EXERCISE GOAL: Reproduce the records. Keep every word exact and include no images.

Spatial relation data
--- BEGIN ---

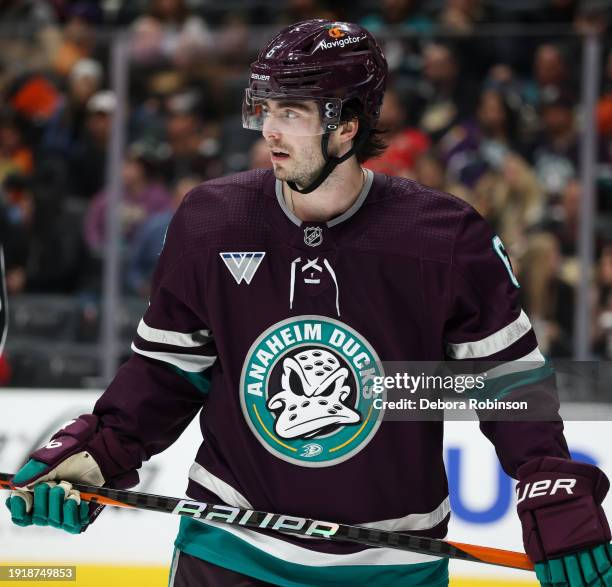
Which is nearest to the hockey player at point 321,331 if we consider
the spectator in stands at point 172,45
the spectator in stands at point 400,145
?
the spectator in stands at point 400,145

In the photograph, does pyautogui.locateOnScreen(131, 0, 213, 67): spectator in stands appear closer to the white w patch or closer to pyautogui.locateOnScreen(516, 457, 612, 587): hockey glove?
the white w patch

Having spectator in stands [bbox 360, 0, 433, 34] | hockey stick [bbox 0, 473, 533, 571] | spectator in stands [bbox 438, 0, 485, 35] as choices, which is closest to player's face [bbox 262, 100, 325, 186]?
hockey stick [bbox 0, 473, 533, 571]

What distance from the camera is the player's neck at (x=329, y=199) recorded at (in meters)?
2.20

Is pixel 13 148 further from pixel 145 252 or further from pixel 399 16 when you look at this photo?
pixel 399 16

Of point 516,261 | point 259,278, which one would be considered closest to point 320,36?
point 259,278

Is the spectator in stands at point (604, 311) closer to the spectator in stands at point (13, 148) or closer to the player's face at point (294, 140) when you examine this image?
the spectator in stands at point (13, 148)

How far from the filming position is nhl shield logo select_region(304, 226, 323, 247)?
7.11ft

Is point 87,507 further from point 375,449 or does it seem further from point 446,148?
point 446,148

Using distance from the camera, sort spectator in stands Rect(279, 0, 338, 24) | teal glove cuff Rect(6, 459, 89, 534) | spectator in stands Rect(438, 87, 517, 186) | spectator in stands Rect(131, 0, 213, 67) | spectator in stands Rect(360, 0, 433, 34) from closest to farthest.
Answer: teal glove cuff Rect(6, 459, 89, 534) → spectator in stands Rect(438, 87, 517, 186) → spectator in stands Rect(131, 0, 213, 67) → spectator in stands Rect(279, 0, 338, 24) → spectator in stands Rect(360, 0, 433, 34)

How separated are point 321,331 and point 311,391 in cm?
11

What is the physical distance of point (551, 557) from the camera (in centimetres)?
197

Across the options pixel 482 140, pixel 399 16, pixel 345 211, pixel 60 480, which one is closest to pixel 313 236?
pixel 345 211

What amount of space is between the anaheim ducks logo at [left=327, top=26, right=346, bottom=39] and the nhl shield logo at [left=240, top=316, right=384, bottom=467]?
1.63 ft

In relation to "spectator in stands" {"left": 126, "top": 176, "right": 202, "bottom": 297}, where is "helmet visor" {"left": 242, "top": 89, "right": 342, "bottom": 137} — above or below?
above
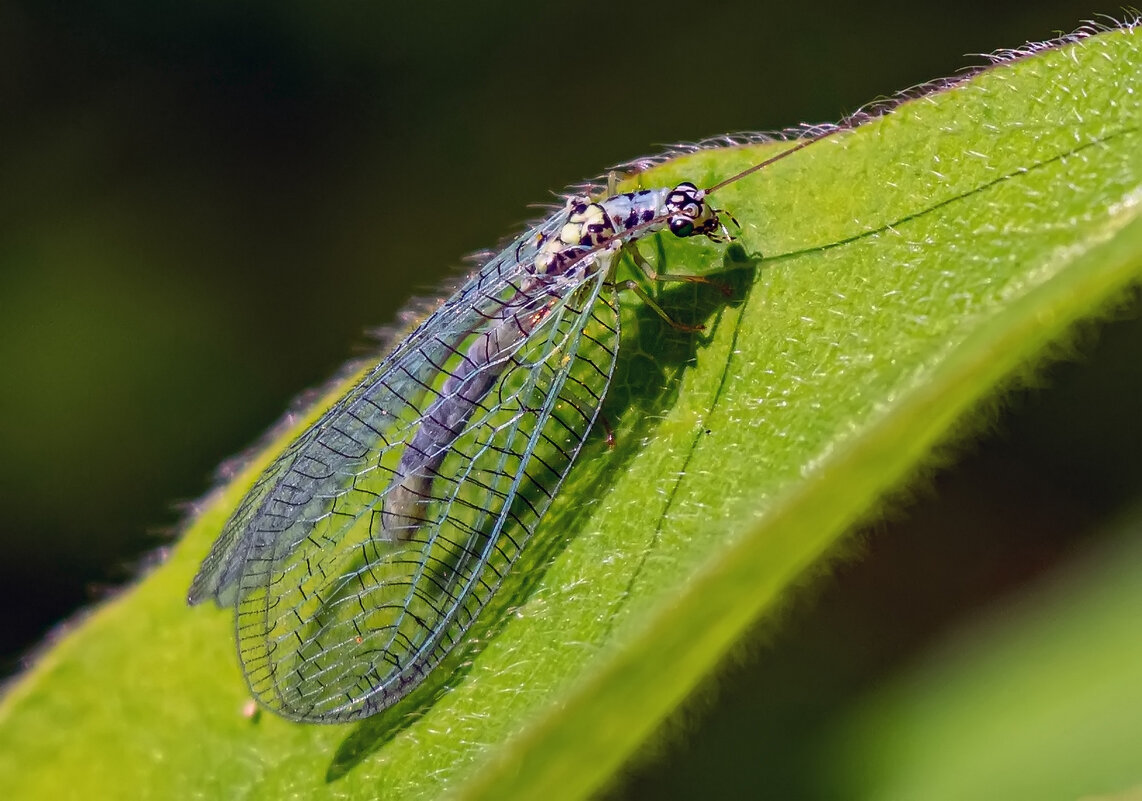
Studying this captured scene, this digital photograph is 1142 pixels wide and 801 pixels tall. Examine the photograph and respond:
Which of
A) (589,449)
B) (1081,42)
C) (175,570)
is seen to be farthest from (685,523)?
(175,570)

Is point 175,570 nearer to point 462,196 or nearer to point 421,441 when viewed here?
point 421,441

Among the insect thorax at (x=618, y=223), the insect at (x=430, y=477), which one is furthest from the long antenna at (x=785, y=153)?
the insect thorax at (x=618, y=223)

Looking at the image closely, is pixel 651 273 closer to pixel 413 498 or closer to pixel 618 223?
pixel 618 223

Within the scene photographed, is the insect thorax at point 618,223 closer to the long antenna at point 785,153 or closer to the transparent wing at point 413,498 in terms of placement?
the transparent wing at point 413,498

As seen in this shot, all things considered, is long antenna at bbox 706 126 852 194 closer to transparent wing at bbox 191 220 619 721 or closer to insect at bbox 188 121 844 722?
insect at bbox 188 121 844 722

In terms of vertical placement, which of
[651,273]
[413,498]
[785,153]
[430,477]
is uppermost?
[651,273]

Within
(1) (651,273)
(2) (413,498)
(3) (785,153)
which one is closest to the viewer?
(3) (785,153)

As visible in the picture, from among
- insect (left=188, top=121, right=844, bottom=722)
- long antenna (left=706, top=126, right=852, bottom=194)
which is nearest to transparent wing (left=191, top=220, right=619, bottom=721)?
insect (left=188, top=121, right=844, bottom=722)

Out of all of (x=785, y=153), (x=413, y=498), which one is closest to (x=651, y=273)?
(x=785, y=153)
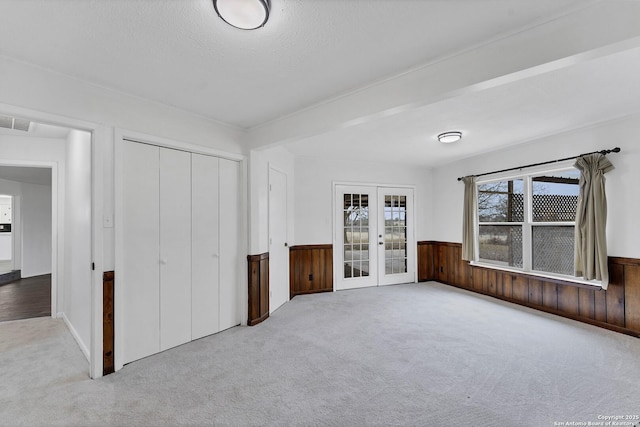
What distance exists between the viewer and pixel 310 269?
5.12 metres

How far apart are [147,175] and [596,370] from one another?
4226mm

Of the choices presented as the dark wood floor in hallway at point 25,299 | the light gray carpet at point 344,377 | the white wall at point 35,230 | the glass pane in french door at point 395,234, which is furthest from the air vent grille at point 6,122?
the glass pane in french door at point 395,234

--- END ---

THE SOLUTION:
Which is nearest to the hockey player at point 321,331 if we consider
the spectator in stands at point 172,45
the spectator in stands at point 400,145
?
the spectator in stands at point 400,145

In the photograph, does pyautogui.locateOnScreen(131, 0, 213, 67): spectator in stands appear closer to the white w patch or closer to pyautogui.locateOnScreen(516, 457, 612, 587): hockey glove?
the white w patch

Having spectator in stands [bbox 360, 0, 433, 34] | hockey stick [bbox 0, 473, 533, 571] | spectator in stands [bbox 438, 0, 485, 35] as choices, which is closest to player's face [bbox 262, 100, 325, 186]?
hockey stick [bbox 0, 473, 533, 571]

What distance from the camera is the player's neck at (x=329, y=199) recorded at (in meters)?
2.20

Is pixel 13 148 further from pixel 145 252 or further from pixel 399 16 when you look at this photo?
pixel 399 16

Of point 516,261 | point 259,278, which one would be considered closest to point 320,36?
point 259,278

Is the spectator in stands at point (604, 311) closer to the spectator in stands at point (13, 148) or closer to the player's face at point (294, 140) when you examine this image?
the spectator in stands at point (13, 148)

How far from the filming position is nhl shield logo select_region(304, 226, 323, 247)?
7.11ft

Is point 87,507 further from point 375,449 or does it seem further from point 446,148?
point 446,148

Using distance from the camera, sort spectator in stands Rect(279, 0, 338, 24) | teal glove cuff Rect(6, 459, 89, 534) | spectator in stands Rect(438, 87, 517, 186) | spectator in stands Rect(131, 0, 213, 67) | spectator in stands Rect(360, 0, 433, 34) from closest to farthest.
Answer: teal glove cuff Rect(6, 459, 89, 534) → spectator in stands Rect(438, 87, 517, 186) → spectator in stands Rect(131, 0, 213, 67) → spectator in stands Rect(279, 0, 338, 24) → spectator in stands Rect(360, 0, 433, 34)

How separated are point 321,331 and point 311,391 in cm?
11

What is the physical distance of point (551, 557) from the camera (in centimetres)?
197

Across the options pixel 482 140, pixel 399 16, pixel 345 211, pixel 60 480, which one is closest to pixel 313 236?
pixel 345 211

What amount of space is between the anaheim ducks logo at [left=327, top=26, right=346, bottom=39] and the nhl shield logo at [left=240, top=316, right=384, bottom=467]?
1.63 ft

In relation to "spectator in stands" {"left": 126, "top": 176, "right": 202, "bottom": 297}, where is "helmet visor" {"left": 242, "top": 89, "right": 342, "bottom": 137} — above or below?
above
Studying this captured scene, this digital photograph is 1142 pixels wide and 801 pixels tall. Examine the photograph and respond:
Which of
A) (589,449)
B) (1081,42)
C) (175,570)
is seen to be farthest from (685,523)?
(175,570)

Is point 175,570 nearer to point 462,196 or nearer to point 421,441 when viewed here?
point 421,441

Among the insect thorax at (x=618, y=223), the insect at (x=430, y=477), which one is furthest from the long antenna at (x=785, y=153)?
the insect thorax at (x=618, y=223)

Looking at the image closely, is pixel 651 273 closer to pixel 413 498 or closer to pixel 618 223?
pixel 618 223

Within the scene photographed, is the insect thorax at point 618,223 closer to the long antenna at point 785,153 or closer to the transparent wing at point 413,498 in terms of placement?
the transparent wing at point 413,498

As seen in this shot, all things considered, is long antenna at bbox 706 126 852 194 closer to transparent wing at bbox 191 220 619 721 or closer to insect at bbox 188 121 844 722?
insect at bbox 188 121 844 722

In terms of vertical placement, which of
[651,273]
[413,498]
[785,153]
[430,477]
is uppermost?
[651,273]

Within
(1) (651,273)
(2) (413,498)
(3) (785,153)
which one is closest to the viewer?
(3) (785,153)

As visible in the picture, from among
- insect (left=188, top=121, right=844, bottom=722)
- long antenna (left=706, top=126, right=852, bottom=194)
which is nearest to transparent wing (left=191, top=220, right=619, bottom=721)?
insect (left=188, top=121, right=844, bottom=722)

Out of all of (x=785, y=153), (x=413, y=498), which one is closest to (x=651, y=273)?
(x=785, y=153)
What distance exists between the viewer and pixel 310 269?
5.12 metres

How far apart are [147,175] and [596,370] from one another?
4226mm

Of the choices presented as the dark wood floor in hallway at point 25,299 | the light gray carpet at point 344,377 | the white wall at point 35,230 | the glass pane in french door at point 395,234, which is furthest from the air vent grille at point 6,122?
the glass pane in french door at point 395,234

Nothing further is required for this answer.